(Document images with source code)
○ ○ ○ ○ ○
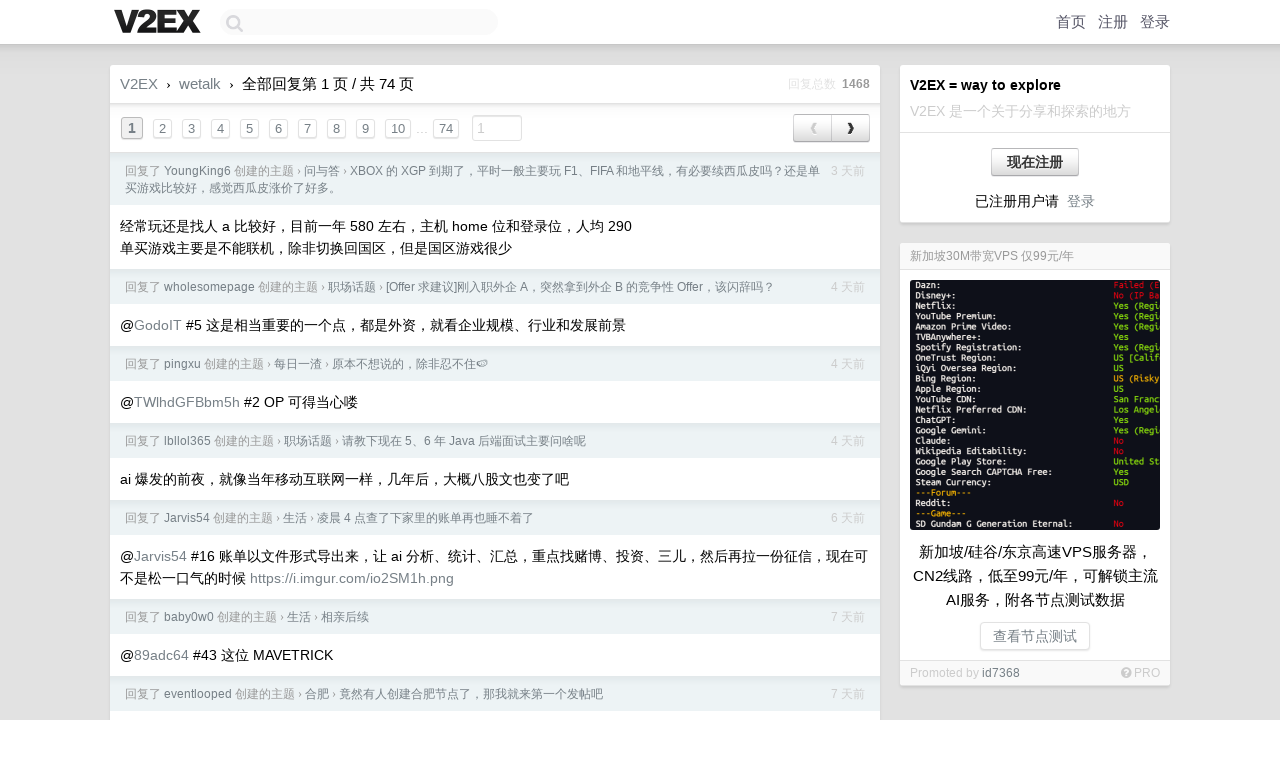

--- FILE ---
content_type: text/html; charset=utf-8
request_url: https://www.google.com/recaptcha/api2/aframe
body_size: 267
content:
<!DOCTYPE HTML><html><head><meta http-equiv="content-type" content="text/html; charset=UTF-8"></head><body><script nonce="Z11nLW6x0l2f5Cj7KU1sbQ">/** Anti-fraud and anti-abuse applications only. See google.com/recaptcha */ try{var clients={'sodar':'https://pagead2.googlesyndication.com/pagead/sodar?'};window.addEventListener("message",function(a){try{if(a.source===window.parent){var b=JSON.parse(a.data);var c=clients[b['id']];if(c){var d=document.createElement('img');d.src=c+b['params']+'&rc='+(localStorage.getItem("rc::a")?sessionStorage.getItem("rc::b"):"");window.document.body.appendChild(d);sessionStorage.setItem("rc::e",parseInt(sessionStorage.getItem("rc::e")||0)+1);localStorage.setItem("rc::h",'1768963784166');}}}catch(b){}});window.parent.postMessage("_grecaptcha_ready", "*");}catch(b){}</script></body></html>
○ ○ ○ ○ ○
◆ **Brief**
Total lines with "charset" in the records above: report that figure alone.

◆ **Your response**
2